**To do:**
Pictures excluded, retype the lines from the one containing "A pair of early" through the last line of the data below, both included.

**Given information:**
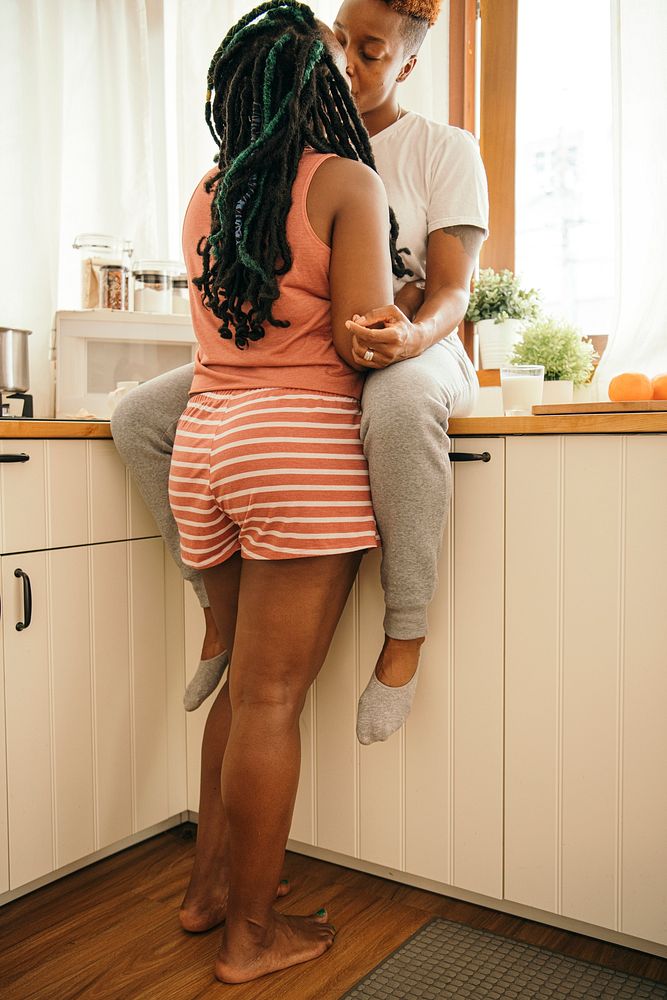 Happy gay couple kissing in the kitchen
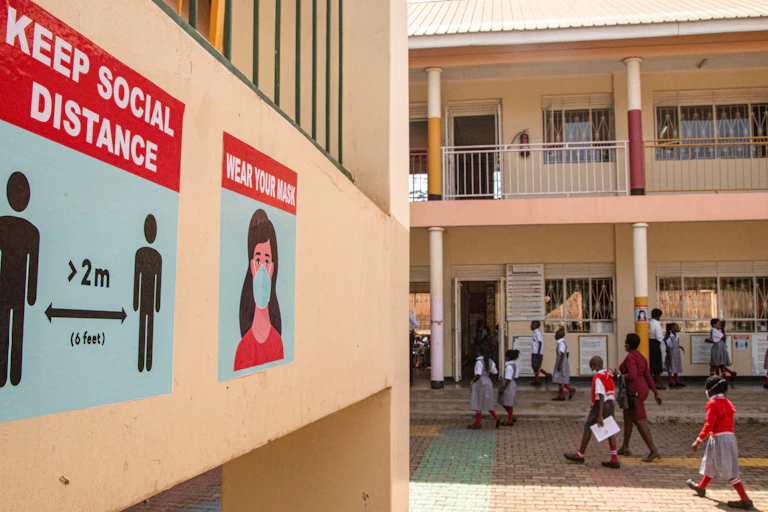 Children in school grey, red and white school uniforms walk past a wall painted orange-pink on which posters calling for social distance and mask-wearing are featured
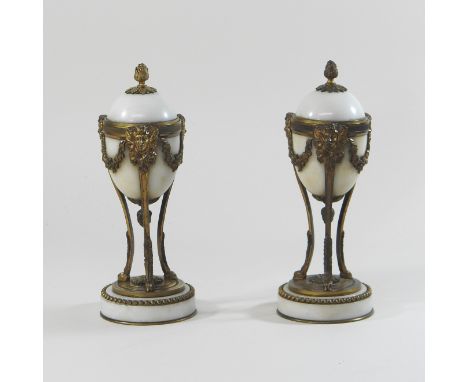 A pair of early 19th century style ormolu and marble cassolettes, the lid lifting to reveal a candlestick, 22cm high
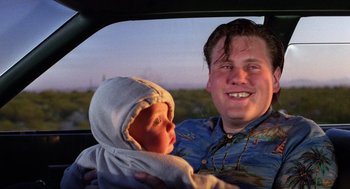 Movie still from “Raising Arizona” (1987), directed by Joel Coen – A man holding a baby in his arms in a car; Close Up shot, Low angle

**Response:**
 A pair of early 19th century style ormolu and marble cassolettes, the lid lifting to reveal a candlestick, 22cm high
 Movie still from “Raising Arizona” (1987), directed by Joel Coen – A man holding a baby in his arms in a car; Close Up shot, Low angle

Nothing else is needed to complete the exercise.